Traditionally, an appraiser would visit the location where an accident occurred, to perform an in‑situ analysis. However, thanks to new technological developments, the accident reconstruction process has completely changed.
By using geographic information systems (GIS) and cartography applications, along with LiDAR point cloud data, photogrammetry, and other 3D applications, digital twins are created to allow virtual reconstruction of an accident or other claimable event. This approach makes it possible to explore every detail, with precision measurement and investigation of each road surface and vehicle. This produces the best understanding of the circumstances that occurred, while also detecting specific aspects that may not have been noticeable at the actual location.
The Second Life and Batraw projects for extending the life of EV batteries
The evolution of electric vehicles depends upon the batteries they use, and mitigating the environmental impact of their manufacturing process, as well as extending their useful life, are two challenges that the industry needs to address immediately to achieve its goals on sustainability.
Until now, batteries recovered from EVs destroyed in accidents have been treated as waste, with the recycling of their elements being the only possible form of management. This is why finding better ways to reuse batteries has become a priority, and MAPFRE’s R&D center therefore launched its Second Life project, an initiative based on giving those batteries a second life by recycling their internal modules.
The project, which began in 2021, evaluates the battery to determine different ways to reuse it: if it is in good condition, it can be used as a replacement in another electric vehicle, or to repair damaged modules in other batteries, or it can become part of a charging station (either fixed or portable, and of various sizes). Finally, a battery’s critical raw materials can also be extracted for other uses.

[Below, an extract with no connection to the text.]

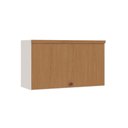 Ver imagem 2 de Armário Aéreo para Cozinha 100% Mdf 1 Porta Basculante Americana Detalhes 45 Graus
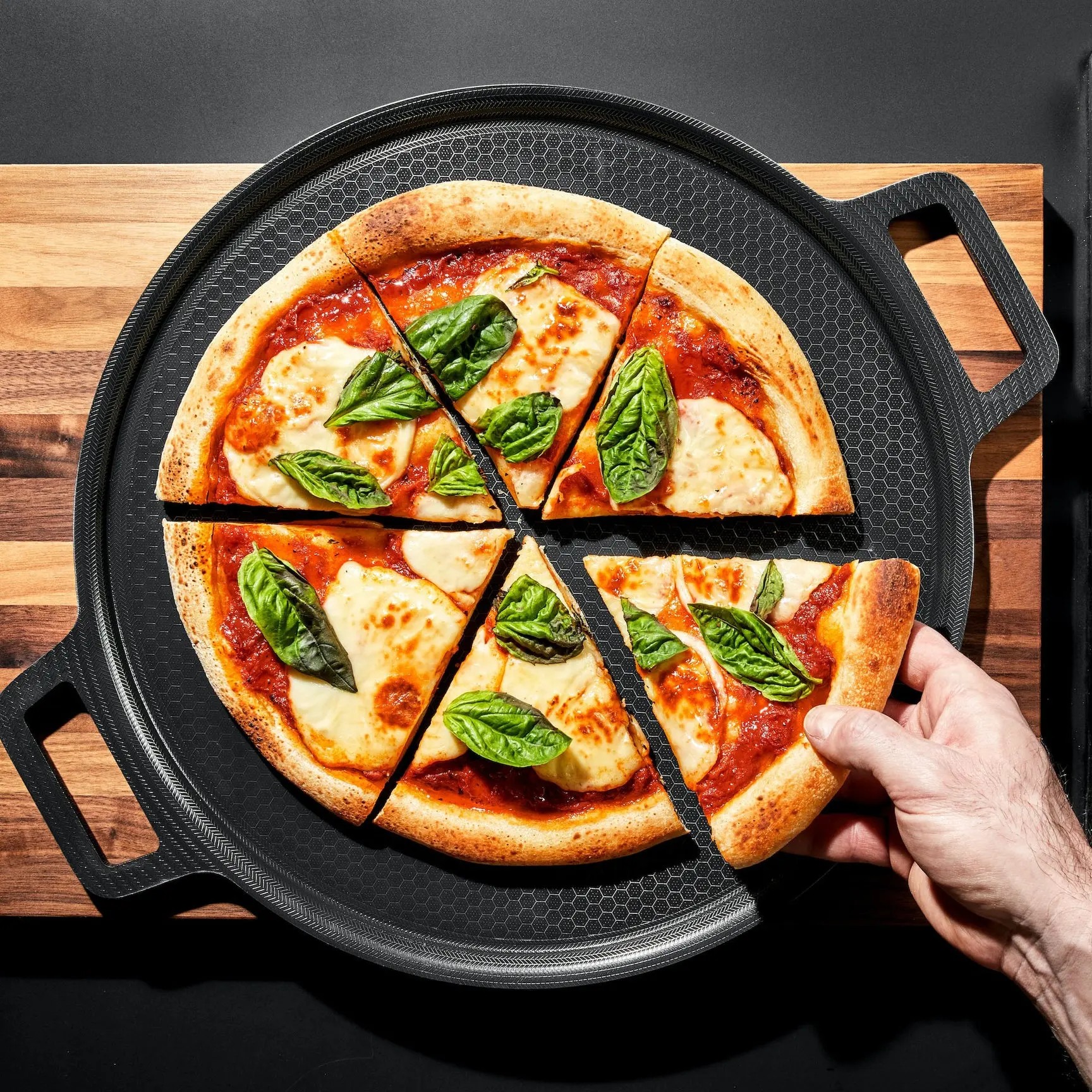 Hybrid Pizza Steel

In addition to this initiative, CESVIMAP is also participating in the Batraw project, as part of the Horizon Europe program. The aim of this project is to create new processes for assembly and repair of electric vehicle batteries, and for diagnosing their state of health.
Autonomous driving and autonomous delivery robots
MAPFRE is the first insurance company to build an independent testing platform to investigate autonomous driving technologies and their associated risks.
CESVIMAP has been working on this project since 2018, in collaboration with the Polytechnic University of Madrid’s INSIA and the Carlos III University of Madrid’s Intelligent Systems Laboratory. The project has developed and tested aspects such as computer vision to perceive a vehicle’s surroundings, vehicle-to-everything communication capabilities, human-machine interaction, etc., along with positioning and environment simulation for digital recreations.
In 2022, this project introduced its first prototype for an autonomous car, which was demonstrated with a successful drive around an urban environment.
In addition, CESVIMAP is already working on analytics and research for delivery robots, which are able to travel along the sidewalks of major cities in a fully autonomous manner. Specifically, the “last mile” delivery robots used by Goggo Network have been the focus of this work, with risks and opportunities identified in relation to their current performance, along with their potential for travelling along roads.
IBIS Iberia 2023
Coinciding with CESVIMAP’s 40th anniversary, the experimental centre is hosting the IBIS IBERIA international congress next September 2023, a global event which, for the first time, is being held in southern Europe. IBIS Worldwide is the world’s leading repair market conference.
IBIS Iberia 2023 will take place on 19 September 2023 at the Palacio de Congresos Lienzo Norte in Avila (Spain). This automotive conference is based around the theme “Sustainable Strategies for Success”. It is a great opportunity to learn about trends, best practices and share innovations that contribute to improve the profitability of the Iberian repair market (Spain and Portugal).